Lama Nassar ’16 spoke from the heart when she said the Schaufelds felt like family to her. An international student from Palestine, Nassar received the Karen Shihadeh Schaufeld ’83 and Fredrick D. Schaufeld ’81 Endowed Scholarship to attend Lehigh. When she arrived in the United States in 2012, the family immediately took her under its wing.
During a panel presentation at the 2019 Scholarship Celebration on April 24, Nassar and current Schaufeld scholars Tariq Al-Serhan ’21 and Rafi Naber ’22 spoke about their Lehigh experiences and how much they feel at home with the Schaufeld family.
Al-Serhan first met Karen at last year’s Scholarship Dinner and immediately accepted her invitation to join them for Thanksgiving. “I felt the warmth of having a home away from home,” recalled Al-Serhan who is from Amman, Jordan.
He subsequently met Fred Schaufeld at the Donald M. Gruhn ’49 Distinguished Finance Speaker Series lecture in November and learned of Fred’s journey from Lehigh to successful entrepreneur.
“They are two people who I look up to a lot, and there is a lot to learn from them and their story,” said Al-Serhan, a computer engineering major and business and Spanish minor. “The way they give back to Lehigh is definitely something that I am going to work on in the future. I am lucky to know them.”

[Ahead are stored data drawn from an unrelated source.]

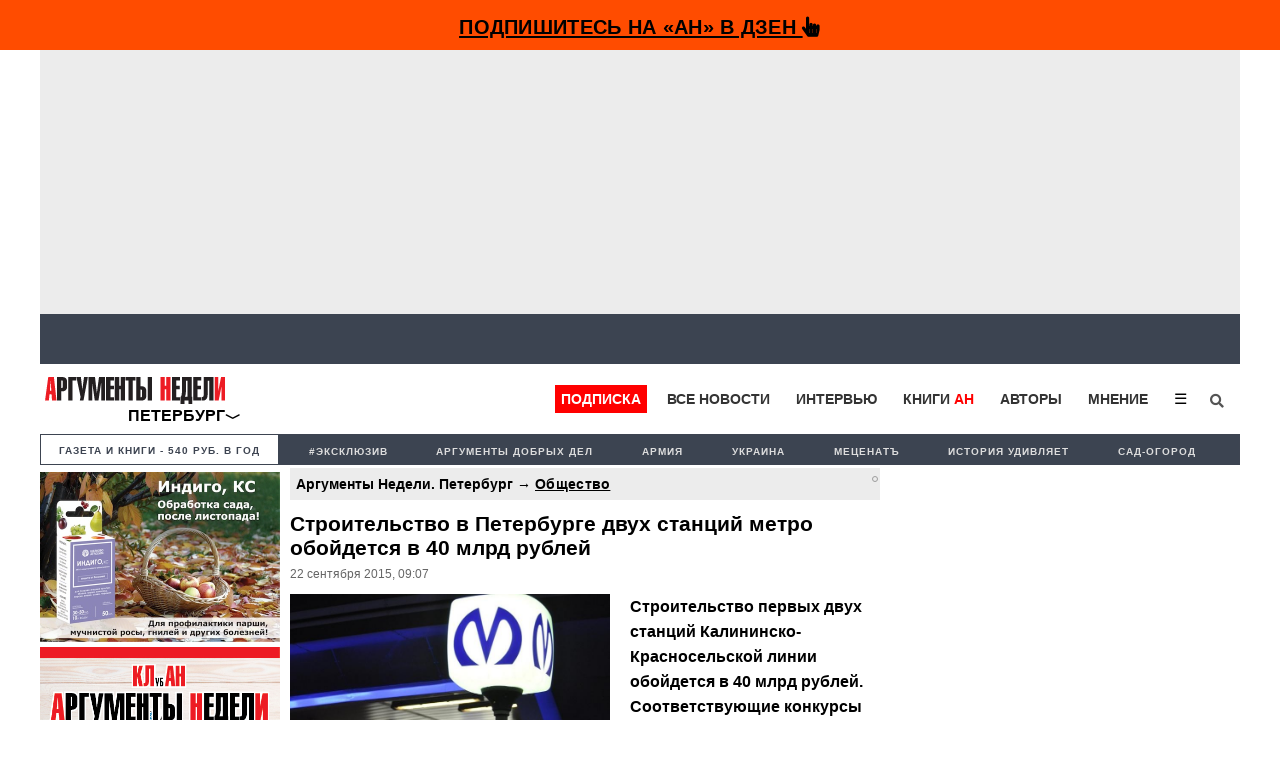

--- FILE ---
content_type: text/html; charset=utf-8
request_url: https://www.google.com/recaptcha/api2/aframe
body_size: 259
content:
<!DOCTYPE HTML><html><head><meta http-equiv="content-type" content="text/html; charset=UTF-8"></head><body><script nonce="wgMUvPJr_zOOWFhtCxwiXA">/** Anti-fraud and anti-abuse applications only. See google.com/recaptcha */ try{var clients={'sodar':'https://pagead2.googlesyndication.com/pagead/sodar?'};window.addEventListener("message",function(a){try{if(a.source===window.parent){var b=JSON.parse(a.data);var c=clients[b['id']];if(c){var d=document.createElement('img');d.src=c+b['params']+'&rc='+(localStorage.getItem("rc::a")?sessionStorage.getItem("rc::b"):"");window.document.body.appendChild(d);sessionStorage.setItem("rc::e",parseInt(sessionStorage.getItem("rc::e")||0)+1);localStorage.setItem("rc::h",'1769030134514');}}}catch(b){}});window.parent.postMessage("_grecaptcha_ready", "*");}catch(b){}</script></body></html>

Karen shared with a rapt audience of more than 200 guests in the Wood Dining Room that she and Fred were scholarship recipients themselves. She spoke of receiving The Class of 1955 Memorial Scholarship as a student and meeting a member of the Class of 1955, Richard Thall ’55 ’87P ’15GP ’18GP ’19GP, and his wife, Alice, earlier in the evening. She said, “To me, they are my heroes because I got to benefit from a Lehigh education.”
Karen and Fred always knew they would give back so other students could receive the same benefit.
“We thought, ‘What can we do globally?’” said Karen, a member of the Lehigh University Board of Trustees and the College of Arts and Sciences Dean’s Advisory Council. Recognizing the importance of providing students from different backgrounds the opportunity to interact with each other to gain a broader viewpoint, the Schaufelds decided to provide Lehigh scholarships for talented high school students from the King’s Academy in Jordan.